SIKESTON, MO (KFVS) - Superintendent of Sikeston schools Tom Williams said on May 14 a third-party investigator found the claims some Sikeston teachers made that they were harassed by the school district because of their common core beliefs were deemed unfounded.
He says the investigator found that the school had no violation of law or board policy.
The school's compliance officer read the claims and the findings at Tuesday night's board meetings.
The investigation was conducted by outside investigators.
Teachers had made several allegations, including claims that they were denied personal says because they were going to speak to the state legislature against common core and also that they were directed not to speak negatively about common core. All of those allegations were deemed unfounded.
Teachers in the Sikeston school district spoke out against a new set of teaching practices, known as Common Core.
Two teachers from Sikeston had testified to the Missouri Senate Education Committee this week to say they are not in favor of the Common Core practices.
Susan Kimball teaches Kindergarten in Sikeston, and said they started using Common Core practices this school year.
She said she doesn’t like them because teachers are ties to the curriculum, and can’t get creative with learning. For example, she couldn’t use something like pumpkins for a math problem in the fall if it’s not in the plan.
She said it takes the fun out of learning, and is dull and boring for the kids.
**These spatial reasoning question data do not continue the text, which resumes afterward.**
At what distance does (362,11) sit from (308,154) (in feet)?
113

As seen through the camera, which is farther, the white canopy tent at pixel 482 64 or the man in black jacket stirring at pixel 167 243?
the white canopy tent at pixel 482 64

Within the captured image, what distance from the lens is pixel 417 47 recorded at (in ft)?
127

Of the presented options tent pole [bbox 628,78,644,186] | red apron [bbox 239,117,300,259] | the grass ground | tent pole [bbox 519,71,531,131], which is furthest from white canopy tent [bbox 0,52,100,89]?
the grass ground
"It is very frustrating, very frustrating, and I want my kids to learn, I am there for my kids, and that is why I decided to speak out against this,” said Kimball.
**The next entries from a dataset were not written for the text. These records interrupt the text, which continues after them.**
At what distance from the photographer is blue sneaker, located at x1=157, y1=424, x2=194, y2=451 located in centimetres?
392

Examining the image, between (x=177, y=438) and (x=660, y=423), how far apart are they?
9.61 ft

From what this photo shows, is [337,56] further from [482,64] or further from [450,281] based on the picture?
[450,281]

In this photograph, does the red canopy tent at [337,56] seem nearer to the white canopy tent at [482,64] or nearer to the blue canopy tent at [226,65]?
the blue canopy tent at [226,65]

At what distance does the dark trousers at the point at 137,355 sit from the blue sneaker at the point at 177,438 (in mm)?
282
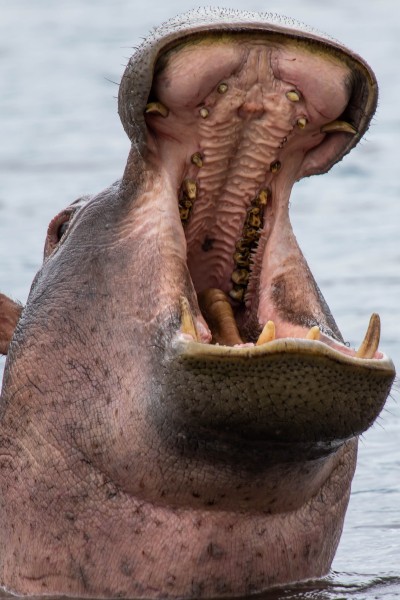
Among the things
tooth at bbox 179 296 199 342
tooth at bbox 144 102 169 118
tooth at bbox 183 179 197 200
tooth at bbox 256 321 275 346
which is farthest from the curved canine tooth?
tooth at bbox 144 102 169 118

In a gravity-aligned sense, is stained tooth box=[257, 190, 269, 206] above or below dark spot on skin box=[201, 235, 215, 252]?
above

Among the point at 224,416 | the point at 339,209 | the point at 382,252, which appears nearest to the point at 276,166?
the point at 224,416

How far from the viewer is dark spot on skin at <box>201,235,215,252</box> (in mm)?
6426

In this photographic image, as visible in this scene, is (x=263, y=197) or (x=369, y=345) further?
(x=263, y=197)

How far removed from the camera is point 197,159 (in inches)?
244

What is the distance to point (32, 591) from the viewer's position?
652 cm

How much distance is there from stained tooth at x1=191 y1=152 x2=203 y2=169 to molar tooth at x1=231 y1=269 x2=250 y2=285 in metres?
0.45

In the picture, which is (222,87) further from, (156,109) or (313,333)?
(313,333)

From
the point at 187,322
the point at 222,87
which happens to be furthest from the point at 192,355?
the point at 222,87

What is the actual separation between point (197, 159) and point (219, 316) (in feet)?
1.86

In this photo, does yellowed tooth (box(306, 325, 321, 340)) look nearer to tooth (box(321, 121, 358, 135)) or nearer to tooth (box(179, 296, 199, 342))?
tooth (box(179, 296, 199, 342))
Tonya Pobst teaches 5th grade at Sikeston and said she too is not a fan of Common Core. She said the program is not transparent, and stifles her teaching abilities.
"That's not what parents have signed up for, when those kids walk into that school building, they are wanting the best education, and common core is not the best,” Pobst.
One Sikeston parent said she worries the government will be in charge of her child’s education, not a local school board.
"This is a total transformation of the education in our state, in our nation, that we as a country have never seen before, because it's going to affect our whole nation, and I want parents to know, research this,” said parent Heather Drury.
Because of her stand against the common core practices, Kimball said she’s gotten what she calls harassing emails and messages from fellow teachers and administrators.
She even said administrators told staff, if they spoke negatively about common core in the public, “it would affect their job.”
Sikeston School District Superintendent, Tom Williams, said they are aware of the allegations and are investigating. Because of the situation, he said he could not talk about common fore in the schools at this time.
The Missouri Department of Education adopted Common Core in 2010, and said it should go into effect by the 2014-2015 school year.